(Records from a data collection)
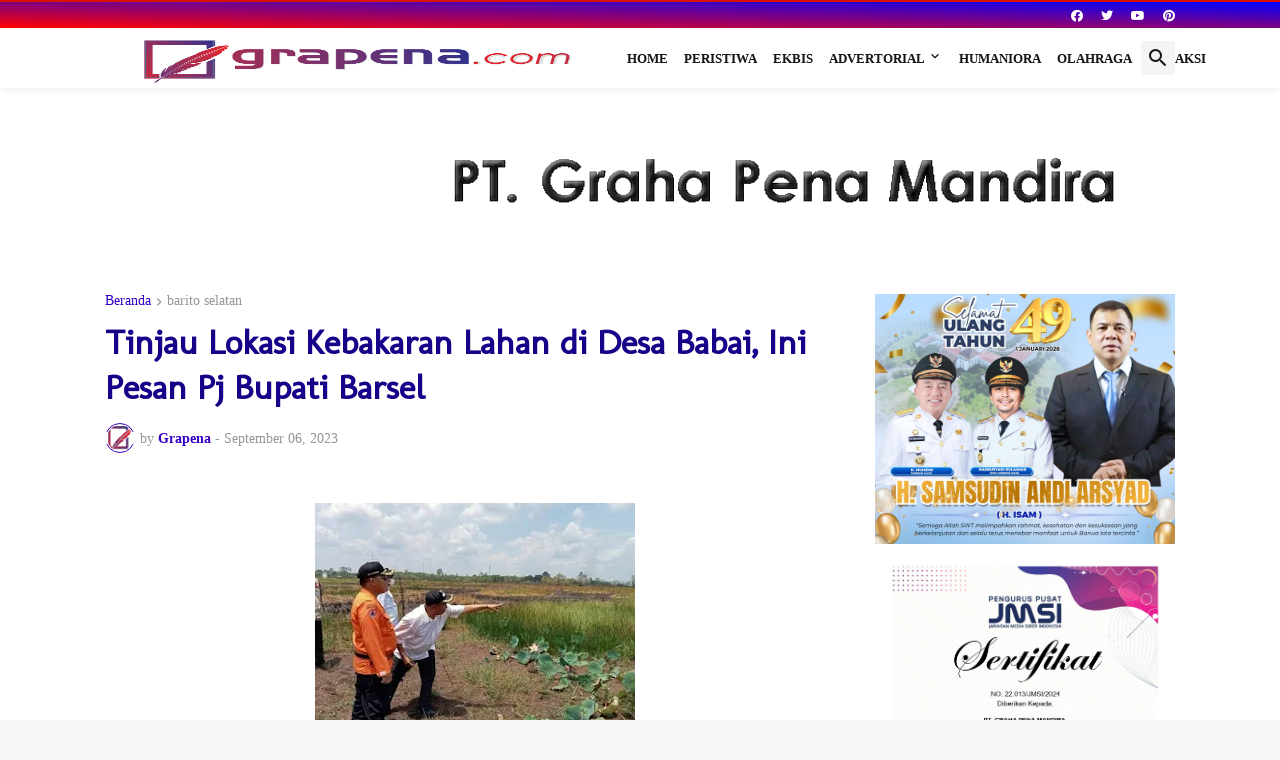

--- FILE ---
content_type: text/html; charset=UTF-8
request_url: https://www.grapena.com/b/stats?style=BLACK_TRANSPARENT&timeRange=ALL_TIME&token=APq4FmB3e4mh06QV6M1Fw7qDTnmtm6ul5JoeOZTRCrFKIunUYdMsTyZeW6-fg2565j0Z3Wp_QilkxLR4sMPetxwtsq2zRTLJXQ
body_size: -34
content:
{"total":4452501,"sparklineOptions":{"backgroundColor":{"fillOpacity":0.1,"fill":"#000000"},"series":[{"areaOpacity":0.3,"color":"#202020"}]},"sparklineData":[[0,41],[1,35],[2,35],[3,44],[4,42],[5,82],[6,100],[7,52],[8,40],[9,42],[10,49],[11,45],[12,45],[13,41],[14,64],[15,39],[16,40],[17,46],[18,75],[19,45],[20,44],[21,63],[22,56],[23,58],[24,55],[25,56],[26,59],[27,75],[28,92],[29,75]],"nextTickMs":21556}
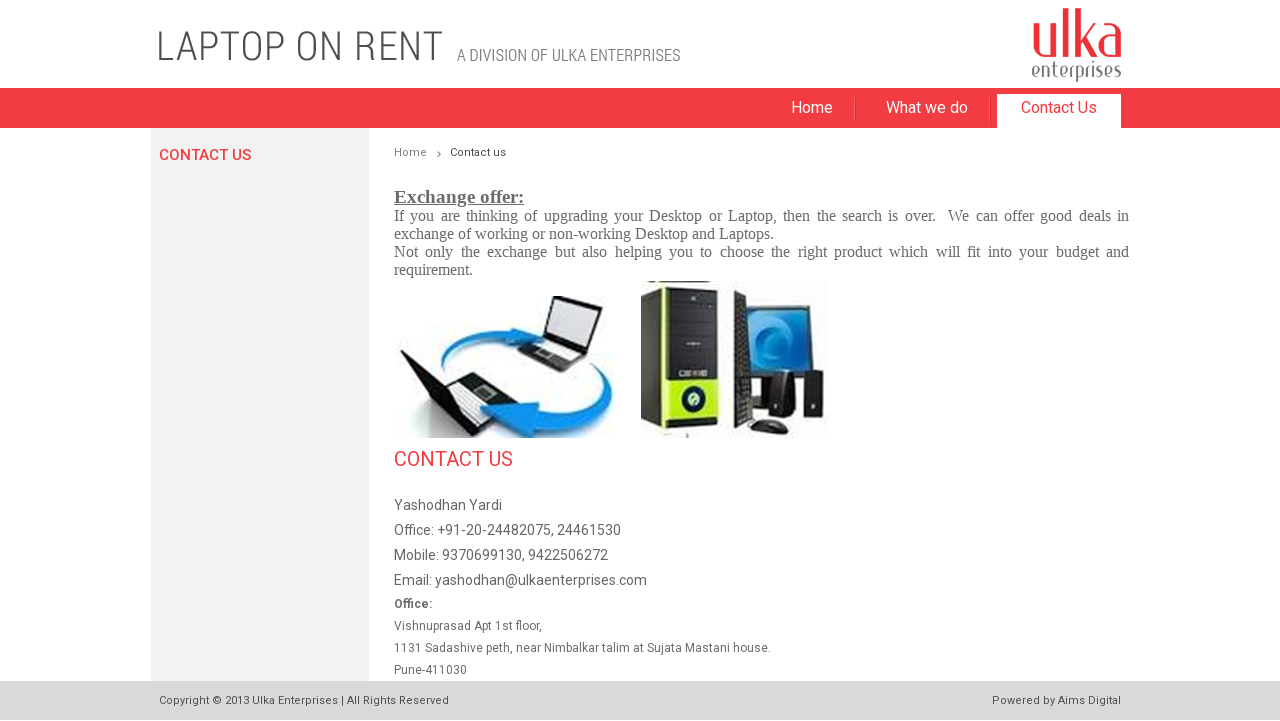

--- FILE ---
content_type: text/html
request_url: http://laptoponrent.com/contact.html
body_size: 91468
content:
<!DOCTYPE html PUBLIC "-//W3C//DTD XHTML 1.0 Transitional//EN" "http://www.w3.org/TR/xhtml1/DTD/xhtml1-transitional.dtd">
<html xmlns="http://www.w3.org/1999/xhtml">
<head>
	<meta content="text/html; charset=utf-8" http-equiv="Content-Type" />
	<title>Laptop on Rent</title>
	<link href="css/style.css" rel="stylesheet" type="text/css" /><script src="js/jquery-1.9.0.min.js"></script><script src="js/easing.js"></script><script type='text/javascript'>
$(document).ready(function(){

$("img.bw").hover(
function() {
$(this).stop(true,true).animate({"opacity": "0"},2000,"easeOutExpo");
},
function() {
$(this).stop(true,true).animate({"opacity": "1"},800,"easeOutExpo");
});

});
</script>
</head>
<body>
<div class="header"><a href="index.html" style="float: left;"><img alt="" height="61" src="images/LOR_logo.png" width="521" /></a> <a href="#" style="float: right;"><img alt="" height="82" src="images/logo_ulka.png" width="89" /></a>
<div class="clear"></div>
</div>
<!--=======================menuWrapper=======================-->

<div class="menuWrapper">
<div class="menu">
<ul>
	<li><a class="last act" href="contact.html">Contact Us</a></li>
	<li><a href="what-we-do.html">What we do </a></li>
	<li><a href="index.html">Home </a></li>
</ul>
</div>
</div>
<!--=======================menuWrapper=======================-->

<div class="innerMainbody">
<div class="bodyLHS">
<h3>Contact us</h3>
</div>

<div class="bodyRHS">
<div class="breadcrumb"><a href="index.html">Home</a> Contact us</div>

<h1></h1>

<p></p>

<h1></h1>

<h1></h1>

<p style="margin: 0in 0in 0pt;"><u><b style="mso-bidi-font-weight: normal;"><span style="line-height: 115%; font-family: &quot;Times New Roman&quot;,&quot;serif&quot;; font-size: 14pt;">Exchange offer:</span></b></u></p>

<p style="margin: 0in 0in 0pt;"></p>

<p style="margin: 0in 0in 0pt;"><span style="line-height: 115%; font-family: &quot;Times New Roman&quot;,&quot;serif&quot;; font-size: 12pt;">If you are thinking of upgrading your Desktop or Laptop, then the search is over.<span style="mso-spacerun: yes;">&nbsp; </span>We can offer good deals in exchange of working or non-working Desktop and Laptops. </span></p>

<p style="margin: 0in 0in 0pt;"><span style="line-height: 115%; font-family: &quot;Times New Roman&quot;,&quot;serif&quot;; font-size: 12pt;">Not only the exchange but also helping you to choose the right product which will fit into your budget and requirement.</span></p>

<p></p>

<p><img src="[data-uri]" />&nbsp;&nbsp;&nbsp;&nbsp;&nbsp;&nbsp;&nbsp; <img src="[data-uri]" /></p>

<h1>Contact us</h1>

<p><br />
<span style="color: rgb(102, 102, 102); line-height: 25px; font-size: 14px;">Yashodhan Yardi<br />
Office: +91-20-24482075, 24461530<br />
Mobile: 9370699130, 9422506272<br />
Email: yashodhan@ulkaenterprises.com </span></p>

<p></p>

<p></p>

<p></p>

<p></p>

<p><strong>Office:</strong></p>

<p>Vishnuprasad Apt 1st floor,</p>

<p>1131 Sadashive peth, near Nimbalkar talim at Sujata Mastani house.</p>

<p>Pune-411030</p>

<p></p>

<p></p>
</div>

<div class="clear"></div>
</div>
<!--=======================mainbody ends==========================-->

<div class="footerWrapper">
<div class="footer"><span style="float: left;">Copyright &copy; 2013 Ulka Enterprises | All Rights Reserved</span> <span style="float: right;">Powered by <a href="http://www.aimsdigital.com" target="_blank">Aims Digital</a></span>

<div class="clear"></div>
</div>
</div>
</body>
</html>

## Task brief
Write the records out once more, exactly as they appear, with no pictures.

## Response below
--- FILE ---
content_type: text/html; charset=UTF-8
request_url: https://www.grapena.com/b/stats?style=BLACK_TRANSPARENT&timeRange=ALL_TIME&token=APq4FmB3e4mh06QV6M1Fw7qDTnmtm6ul5JoeOZTRCrFKIunUYdMsTyZeW6-fg2565j0Z3Wp_QilkxLR4sMPetxwtsq2zRTLJXQ
body_size: -34
content:
{"total":4452501,"sparklineOptions":{"backgroundColor":{"fillOpacity":0.1,"fill":"#000000"},"series":[{"areaOpacity":0.3,"color":"#202020"}]},"sparklineData":[[0,41],[1,35],[2,35],[3,44],[4,42],[5,82],[6,100],[7,52],[8,40],[9,42],[10,49],[11,45],[12,45],[13,41],[14,64],[15,39],[16,40],[17,46],[18,75],[19,45],[20,44],[21,63],[22,56],[23,58],[24,55],[25,56],[26,59],[27,75],[28,92],[29,75]],"nextTickMs":21556}

--- FILE ---
content_type: text/html
request_url: http://laptoponrent.com/contact.html
body_size: 91468
content:
<!DOCTYPE html PUBLIC "-//W3C//DTD XHTML 1.0 Transitional//EN" "http://www.w3.org/TR/xhtml1/DTD/xhtml1-transitional.dtd">
<html xmlns="http://www.w3.org/1999/xhtml">
<head>
	<meta content="text/html; charset=utf-8" http-equiv="Content-Type" />
	<title>Laptop on Rent</title>
	<link href="css/style.css" rel="stylesheet" type="text/css" /><script src="js/jquery-1.9.0.min.js"></script><script src="js/easing.js"></script><script type='text/javascript'>
$(document).ready(function(){

$("img.bw").hover(
function() {
$(this).stop(true,true).animate({"opacity": "0"},2000,"easeOutExpo");
},
function() {
$(this).stop(true,true).animate({"opacity": "1"},800,"easeOutExpo");
});

});
</script>
</head>
<body>
<div class="header"><a href="index.html" style="float: left;"><img alt="" height="61" src="images/LOR_logo.png" width="521" /></a> <a href="#" style="float: right;"><img alt="" height="82" src="images/logo_ulka.png" width="89" /></a>
<div class="clear"></div>
</div>
<!--=======================menuWrapper=======================-->

<div class="menuWrapper">
<div class="menu">
<ul>
	<li><a class="last act" href="contact.html">Contact Us</a></li>
	<li><a href="what-we-do.html">What we do </a></li>
	<li><a href="index.html">Home </a></li>
</ul>
</div>
</div>
<!--=======================menuWrapper=======================-->

<div class="innerMainbody">
<div class="bodyLHS">
<h3>Contact us</h3>
</div>

<div class="bodyRHS">
<div class="breadcrumb"><a href="index.html">Home</a> Contact us</div>

<h1></h1>

<p></p>

<h1></h1>

<h1></h1>

<p style="margin: 0in 0in 0pt;"><u><b style="mso-bidi-font-weight: normal;"><span style="line-height: 115%; font-family: &quot;Times New Roman&quot;,&quot;serif&quot;; font-size: 14pt;">Exchange offer:</span></b></u></p>

<p style="margin: 0in 0in 0pt;"></p>

<p style="margin: 0in 0in 0pt;"><span style="line-height: 115%; font-family: &quot;Times New Roman&quot;,&quot;serif&quot;; font-size: 12pt;">If you are thinking of upgrading your Desktop or Laptop, then the search is over.<span style="mso-spacerun: yes;">&nbsp; </span>We can offer good deals in exchange of working or non-working Desktop and Laptops. </span></p>

<p style="margin: 0in 0in 0pt;"><span style="line-height: 115%; font-family: &quot;Times New Roman&quot;,&quot;serif&quot;; font-size: 12pt;">Not only the exchange but also helping you to choose the right product which will fit into your budget and requirement.</span></p>

<p></p>

<p><img src="[data-uri]" />&nbsp;&nbsp;&nbsp;&nbsp;&nbsp;&nbsp;&nbsp; <img src="[data-uri]" /></p>

<h1>Contact us</h1>

<p><br />
<span style="color: rgb(102, 102, 102); line-height: 25px; font-size: 14px;">Yashodhan Yardi<br />
Office: +91-20-24482075, 24461530<br />
Mobile: 9370699130, 9422506272<br />
Email: yashodhan@ulkaenterprises.com </span></p>

<p></p>

<p></p>

<p></p>

<p></p>

<p><strong>Office:</strong></p>

<p>Vishnuprasad Apt 1st floor,</p>

<p>1131 Sadashive peth, near Nimbalkar talim at Sujata Mastani house.</p>

<p>Pune-411030</p>

<p></p>

<p></p>
</div>

<div class="clear"></div>
</div>
<!--=======================mainbody ends==========================-->

<div class="footerWrapper">
<div class="footer"><span style="float: left;">Copyright &copy; 2013 Ulka Enterprises | All Rights Reserved</span> <span style="float: right;">Powered by <a href="http://www.aimsdigital.com" target="_blank">Aims Digital</a></span>

<div class="clear"></div>
</div>
</div>
</body>
</html>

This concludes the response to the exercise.